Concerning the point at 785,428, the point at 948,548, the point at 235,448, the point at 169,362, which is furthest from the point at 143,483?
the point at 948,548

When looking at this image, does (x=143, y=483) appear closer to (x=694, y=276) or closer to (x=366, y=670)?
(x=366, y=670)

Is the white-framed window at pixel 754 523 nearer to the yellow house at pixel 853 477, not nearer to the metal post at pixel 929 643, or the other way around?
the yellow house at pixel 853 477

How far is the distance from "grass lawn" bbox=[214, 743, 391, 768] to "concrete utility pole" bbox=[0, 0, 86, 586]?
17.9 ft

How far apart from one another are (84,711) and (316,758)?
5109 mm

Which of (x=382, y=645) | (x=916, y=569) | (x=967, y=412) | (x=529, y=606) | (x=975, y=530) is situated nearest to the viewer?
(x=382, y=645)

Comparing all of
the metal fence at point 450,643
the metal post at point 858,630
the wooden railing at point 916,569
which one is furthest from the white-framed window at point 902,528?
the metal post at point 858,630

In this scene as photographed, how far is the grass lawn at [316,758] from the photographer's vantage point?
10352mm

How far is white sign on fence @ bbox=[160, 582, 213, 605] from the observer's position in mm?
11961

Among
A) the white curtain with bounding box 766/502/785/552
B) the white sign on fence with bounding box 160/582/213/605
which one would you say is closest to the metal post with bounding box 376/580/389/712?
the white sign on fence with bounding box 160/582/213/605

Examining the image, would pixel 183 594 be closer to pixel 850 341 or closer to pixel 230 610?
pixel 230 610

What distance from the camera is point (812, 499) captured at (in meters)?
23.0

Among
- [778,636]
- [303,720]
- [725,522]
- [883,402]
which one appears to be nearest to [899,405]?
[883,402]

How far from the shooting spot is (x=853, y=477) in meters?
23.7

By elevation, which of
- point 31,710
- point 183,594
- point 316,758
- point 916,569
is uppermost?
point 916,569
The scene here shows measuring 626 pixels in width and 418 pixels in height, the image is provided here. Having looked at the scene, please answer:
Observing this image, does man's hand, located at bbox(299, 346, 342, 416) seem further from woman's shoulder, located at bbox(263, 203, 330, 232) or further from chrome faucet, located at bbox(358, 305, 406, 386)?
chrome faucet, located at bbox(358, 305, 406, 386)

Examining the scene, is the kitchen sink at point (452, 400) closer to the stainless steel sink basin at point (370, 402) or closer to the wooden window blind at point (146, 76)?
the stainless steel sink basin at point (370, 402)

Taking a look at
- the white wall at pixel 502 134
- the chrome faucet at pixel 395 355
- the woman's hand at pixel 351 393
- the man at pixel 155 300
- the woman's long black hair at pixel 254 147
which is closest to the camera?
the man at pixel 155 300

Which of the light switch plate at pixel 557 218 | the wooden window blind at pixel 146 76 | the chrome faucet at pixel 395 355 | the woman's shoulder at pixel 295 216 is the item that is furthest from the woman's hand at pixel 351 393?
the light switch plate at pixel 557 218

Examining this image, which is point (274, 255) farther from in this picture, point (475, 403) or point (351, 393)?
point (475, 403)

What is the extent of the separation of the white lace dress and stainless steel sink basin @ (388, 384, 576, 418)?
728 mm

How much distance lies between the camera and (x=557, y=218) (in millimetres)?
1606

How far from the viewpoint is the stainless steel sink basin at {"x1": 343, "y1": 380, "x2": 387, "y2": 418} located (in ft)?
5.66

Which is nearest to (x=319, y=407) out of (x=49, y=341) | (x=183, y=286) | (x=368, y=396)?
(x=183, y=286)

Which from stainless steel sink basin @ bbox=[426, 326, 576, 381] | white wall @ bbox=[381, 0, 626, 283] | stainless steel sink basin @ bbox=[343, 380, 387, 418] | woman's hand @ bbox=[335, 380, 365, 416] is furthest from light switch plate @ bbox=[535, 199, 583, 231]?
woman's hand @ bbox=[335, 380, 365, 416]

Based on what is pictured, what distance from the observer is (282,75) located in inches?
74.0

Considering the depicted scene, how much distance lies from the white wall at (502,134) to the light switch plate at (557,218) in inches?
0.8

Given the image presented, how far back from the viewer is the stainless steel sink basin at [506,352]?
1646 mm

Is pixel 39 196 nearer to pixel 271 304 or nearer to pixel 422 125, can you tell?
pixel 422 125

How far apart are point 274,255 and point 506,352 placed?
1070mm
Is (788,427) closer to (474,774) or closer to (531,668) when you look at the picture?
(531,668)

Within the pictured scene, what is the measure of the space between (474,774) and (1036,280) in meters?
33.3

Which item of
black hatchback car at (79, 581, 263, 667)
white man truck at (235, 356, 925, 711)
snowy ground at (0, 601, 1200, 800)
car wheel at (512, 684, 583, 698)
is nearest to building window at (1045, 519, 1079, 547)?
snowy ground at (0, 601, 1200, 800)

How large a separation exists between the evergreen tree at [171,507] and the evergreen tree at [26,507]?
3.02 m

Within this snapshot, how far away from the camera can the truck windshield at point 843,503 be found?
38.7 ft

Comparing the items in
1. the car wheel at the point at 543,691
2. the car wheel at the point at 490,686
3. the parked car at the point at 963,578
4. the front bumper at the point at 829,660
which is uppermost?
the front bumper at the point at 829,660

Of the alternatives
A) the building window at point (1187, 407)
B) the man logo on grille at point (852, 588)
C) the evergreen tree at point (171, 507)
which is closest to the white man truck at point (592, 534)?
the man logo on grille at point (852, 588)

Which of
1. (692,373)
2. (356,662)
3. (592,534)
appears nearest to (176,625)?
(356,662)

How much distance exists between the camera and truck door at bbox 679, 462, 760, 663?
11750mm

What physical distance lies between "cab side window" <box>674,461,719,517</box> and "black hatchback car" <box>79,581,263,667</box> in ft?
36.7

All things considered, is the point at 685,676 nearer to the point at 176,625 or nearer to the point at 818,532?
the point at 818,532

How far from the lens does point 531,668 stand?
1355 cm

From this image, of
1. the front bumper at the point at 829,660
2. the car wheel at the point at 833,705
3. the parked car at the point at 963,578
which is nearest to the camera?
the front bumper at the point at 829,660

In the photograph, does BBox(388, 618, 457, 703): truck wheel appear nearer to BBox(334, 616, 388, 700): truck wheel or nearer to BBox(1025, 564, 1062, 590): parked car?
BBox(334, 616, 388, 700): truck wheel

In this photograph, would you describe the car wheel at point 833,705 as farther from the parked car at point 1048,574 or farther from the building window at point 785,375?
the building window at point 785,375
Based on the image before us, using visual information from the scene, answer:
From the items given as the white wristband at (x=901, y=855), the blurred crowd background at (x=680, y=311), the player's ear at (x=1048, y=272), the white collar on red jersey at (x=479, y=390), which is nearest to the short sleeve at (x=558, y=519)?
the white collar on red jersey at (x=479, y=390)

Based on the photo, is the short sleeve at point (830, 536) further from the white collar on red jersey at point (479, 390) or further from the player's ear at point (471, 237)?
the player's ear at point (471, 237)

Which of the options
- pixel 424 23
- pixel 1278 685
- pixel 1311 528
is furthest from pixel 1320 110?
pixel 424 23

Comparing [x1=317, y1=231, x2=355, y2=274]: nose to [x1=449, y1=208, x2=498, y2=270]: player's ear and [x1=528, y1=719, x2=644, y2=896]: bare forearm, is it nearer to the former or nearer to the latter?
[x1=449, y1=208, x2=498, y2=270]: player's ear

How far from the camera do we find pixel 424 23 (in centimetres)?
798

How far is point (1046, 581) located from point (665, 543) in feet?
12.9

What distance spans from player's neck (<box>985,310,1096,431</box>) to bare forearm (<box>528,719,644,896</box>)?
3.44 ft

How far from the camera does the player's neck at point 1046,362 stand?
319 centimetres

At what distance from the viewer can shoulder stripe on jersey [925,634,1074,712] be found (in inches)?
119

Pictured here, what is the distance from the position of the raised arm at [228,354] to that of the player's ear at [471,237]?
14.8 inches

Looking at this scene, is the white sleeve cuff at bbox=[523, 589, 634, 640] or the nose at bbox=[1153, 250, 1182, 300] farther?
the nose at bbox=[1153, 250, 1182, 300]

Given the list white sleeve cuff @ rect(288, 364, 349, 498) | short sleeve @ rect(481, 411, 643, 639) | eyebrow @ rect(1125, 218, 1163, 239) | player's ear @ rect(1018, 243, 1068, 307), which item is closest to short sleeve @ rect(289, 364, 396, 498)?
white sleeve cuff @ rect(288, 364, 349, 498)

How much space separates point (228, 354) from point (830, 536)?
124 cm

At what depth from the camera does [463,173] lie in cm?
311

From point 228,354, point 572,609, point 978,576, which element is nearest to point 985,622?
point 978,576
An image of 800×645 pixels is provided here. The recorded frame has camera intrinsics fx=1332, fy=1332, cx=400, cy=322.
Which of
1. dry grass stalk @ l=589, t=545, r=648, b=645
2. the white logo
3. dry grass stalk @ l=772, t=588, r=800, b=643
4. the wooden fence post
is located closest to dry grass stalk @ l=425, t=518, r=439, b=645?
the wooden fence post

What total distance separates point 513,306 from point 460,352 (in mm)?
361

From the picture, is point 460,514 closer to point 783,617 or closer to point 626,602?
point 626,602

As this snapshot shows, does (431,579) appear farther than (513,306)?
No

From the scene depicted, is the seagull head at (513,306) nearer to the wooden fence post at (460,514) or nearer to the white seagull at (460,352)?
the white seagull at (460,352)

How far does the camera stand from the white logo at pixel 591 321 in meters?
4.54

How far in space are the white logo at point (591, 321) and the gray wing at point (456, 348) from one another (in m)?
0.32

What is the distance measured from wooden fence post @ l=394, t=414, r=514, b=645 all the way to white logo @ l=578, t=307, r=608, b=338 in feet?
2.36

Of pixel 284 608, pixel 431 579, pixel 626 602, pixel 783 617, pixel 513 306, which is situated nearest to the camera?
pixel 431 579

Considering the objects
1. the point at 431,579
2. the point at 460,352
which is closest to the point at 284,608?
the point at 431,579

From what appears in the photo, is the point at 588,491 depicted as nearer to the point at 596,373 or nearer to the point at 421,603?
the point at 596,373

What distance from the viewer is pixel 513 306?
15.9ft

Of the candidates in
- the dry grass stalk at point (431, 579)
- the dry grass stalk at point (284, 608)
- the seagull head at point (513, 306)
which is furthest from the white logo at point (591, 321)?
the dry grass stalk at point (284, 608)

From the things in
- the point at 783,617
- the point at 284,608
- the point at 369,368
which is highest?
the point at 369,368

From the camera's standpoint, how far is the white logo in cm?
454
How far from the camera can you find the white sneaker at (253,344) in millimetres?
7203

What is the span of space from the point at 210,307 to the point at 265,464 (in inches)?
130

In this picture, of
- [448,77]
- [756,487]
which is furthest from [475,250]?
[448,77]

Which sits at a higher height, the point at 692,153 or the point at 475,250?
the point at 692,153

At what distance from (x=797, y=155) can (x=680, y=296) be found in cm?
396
####
* **TASK BRIEF**: Could you quote, exactly as they appear, the line containing "Of the candidates in" and every line after it to the end of the records above?

* **WRITTEN SOLUTION**:
Of the candidates in
- the dry grass stalk at point (431, 579)
- the dry grass stalk at point (284, 608)
- the seagull head at point (513, 306)
which is furthest from the white logo at point (591, 321)?
the dry grass stalk at point (284, 608)

From the things in
- the point at 783,617
- the point at 284,608
- the point at 369,368
which is highest?
the point at 369,368

From the camera's standpoint, how far is the white logo in cm?
454
How far from the camera can you find the white sneaker at (253,344) in millimetres?
7203

What is the span of space from the point at 210,307 to the point at 265,464 (in inches)?
130

In this picture, of
- [448,77]
- [756,487]
which is furthest from [475,250]?
[448,77]

Which sits at a higher height, the point at 692,153 or the point at 475,250?
the point at 692,153

At what distance from (x=797, y=155) can (x=680, y=296) be found in cm?
396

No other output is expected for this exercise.